Literally millions of people have already trod this path, the low-hanging
fruit in finance is already picked, and in many other contexts as well. The
big mistake people new to the field make is to reason about machine learning
as if it's a replacement for human intelligence, rather than just applied
large scale statistics.

Do you know some other area extremely well, where you could apply these
methods? Given how vague your question is, it sounds like you don't have much
background or sense of direction. You will get taken to the cleaners if you
try to compete with an established group; if you have some specialized context
in which you can use machine learning, by all means, but the short answer is
that you can't make money with machine learning. You may be able to find a
problem or an application you can improve with machine learning, and make
money that way. But it's very easy to lie to yourself in your evaluations with
methodological errors, and then ship a product that does nothing remotely like
what you intended / evaluated it for.

------
Arqu
I've had the wonderful opportunity to work on several projects where AI/ML was
not just used as a buzzword and marketing gimmick.

......

JOBS:
[1] In the machine learning thread, what mistake do people new to the field commonly make?
[2] Reproduce the stretch of the machine learning thread from "Do you know" through "evaluated it for.".
[3] Carry on the machine learning thread from its final sentence.

DATA SEGMENT:

......

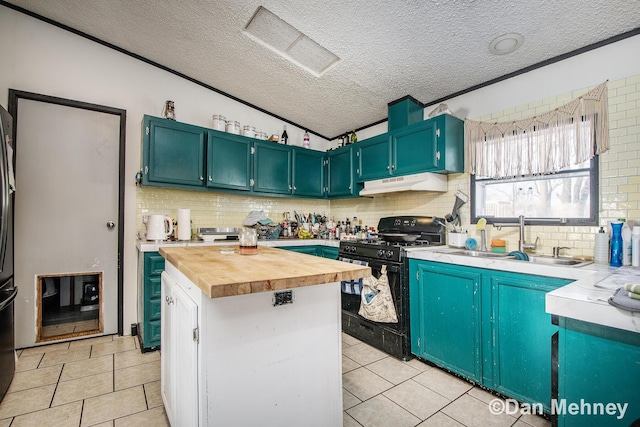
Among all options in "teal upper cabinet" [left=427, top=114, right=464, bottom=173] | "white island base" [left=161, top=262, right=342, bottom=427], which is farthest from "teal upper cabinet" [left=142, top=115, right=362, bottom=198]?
"white island base" [left=161, top=262, right=342, bottom=427]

......

ANSWERS PROVIDED:
[1] They reason about machine learning as if it replaces human intelligence, rather than treating it as applied large-scale statistics.

[2]
Do you know some other area extremely well, where you could apply these
methods? Given how vague your question is, it sounds like you don't have much
background or sense of direction. You will get taken to the cleaners if you
try to compete with an established group; if you have some specialized context
in which you can use machine learning, by all means, but the short answer is
that you can't make money with machine learning. You may be able to find a
problem or an application you can improve with machine learning, and make
money that way. But it's very easy to lie to yourself in your evaluations with
methodological errors, and then ship a product that does nothing remotely like
what you intended / evaluated it for.

[3]
The two types of applications I've seen so far generate real value (and thus
have monetary value where you can actually earn) are: \- Automate existing
processes to either reduce the amount of work needed to be done (feature
extraction from images or audio, document parsing) or to introduce a higher
level of resolution/response time. For example forecasts for the next day
every day or live detection of audio/visual events.

\- Generating models to extract signals from massive or complex data. Usually
once you're done here you can revert to traditional methods based on the
newfound insights. Rarely is there "magic" solutions to optimize away your
problems. In general it proves more to be a tool in the box to do analytics
than it is a solution.

Either of those create new value and you can put a price on it. There's decent
opportunity once you understand what are appropriate use cases.

------
nurettin
My previous experience with machine learning involves applying to both oxford
and cambridge computer science undergraduate courses with specialization on AI
back in '98 and getting rejected because I asked for full scholarship. So I
feel fully qualified when I tell you that after you finish your course and
become an AI Expert, most of the time you will be selling snake oil to
companies that could easily do with simpler, more clever algorithms to
categorize and explore their data.

------
goatinaboat
Teach ML at a bootcamp. That is the only way to make money at it unless you
already have industry/domain knowledge, in which case you wouldn’t be asking
this question!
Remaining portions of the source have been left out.